In 2002, the RAs of UMass unionized, becoming the first group of RAs in the country to do so. However, this was accomplished only after a series of battles with the University, including a protest at the UMass President’s office in Boston and the arrest of over 30 students and community members during a protest at the Whitmore Administration Building.

Although RAs are now recognized as union workers, the administration refuses to grant RAs basic union rights, such as minimum wage and just cause. Bargaining on the current contract has been ongoing for the last year and a half, and the administration refuses to address the issues.

RAs are contracted for 20 hours per week, and receive bi-weekly paychecks of approximately $170. These paychecks state that RAs work eight hours per week at approximately $11 an hour. However, RAs are contracted to work 40 hours in those two weeks. The resulting hourly wage is closer to $4.50 per hour, way below Massachusetts’ $8.00 minimum wage. Frequently, RAs work more hours than the 20 for which they are contracted, and far more than the eight for which they are paid.

So how does the administration get away with it? One of the reasons is that RAs are granted a room waiver as part of their payment. However, RAs are required to live in the residence halls, making it a place of work. If at any time a resident knocks on an RA’s door, the RA must respond. RAs are required to keep their door open when in their room on duty and are encouraged to talk to residents in their room.

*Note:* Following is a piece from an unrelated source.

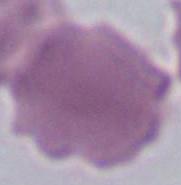

Micrograph. A red blood cell is shown. 1000x magnification.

Housing legally should not factor into payment as the RAs room functions both as private and professional space.

Furthermore, even if housing were to factor into payment, the University cannot deduct more than $35 per week per room, according to Massachusetts labor laws. The University grants RAs $2,781.50 for a room waiver per semester. RAs are on campus 17 weeks per semester, or $163.67 per week, far exceeding the $35 per week standard.

Just cause, which protects workers from unfair termination, is overwhelmingly standard in union contracts, and is very rarely negotiated. Every other union contract on campus contains just cause. For RAs, termination means not only loss of work, it also means loss of housing. And in this economic climate, coupled with the high cost of higher education, termination could mean loss of an education.

The UMass administration’s refusal to bargain in good faith is extremely concerning, especially given the basic and fundamental nature of these demands. However, the University and the RA union are meeting with a state mediator on Wednesday. The possibilities of a settlement seem close. The administration needs to sign a contract that the union deserves: a fair contract.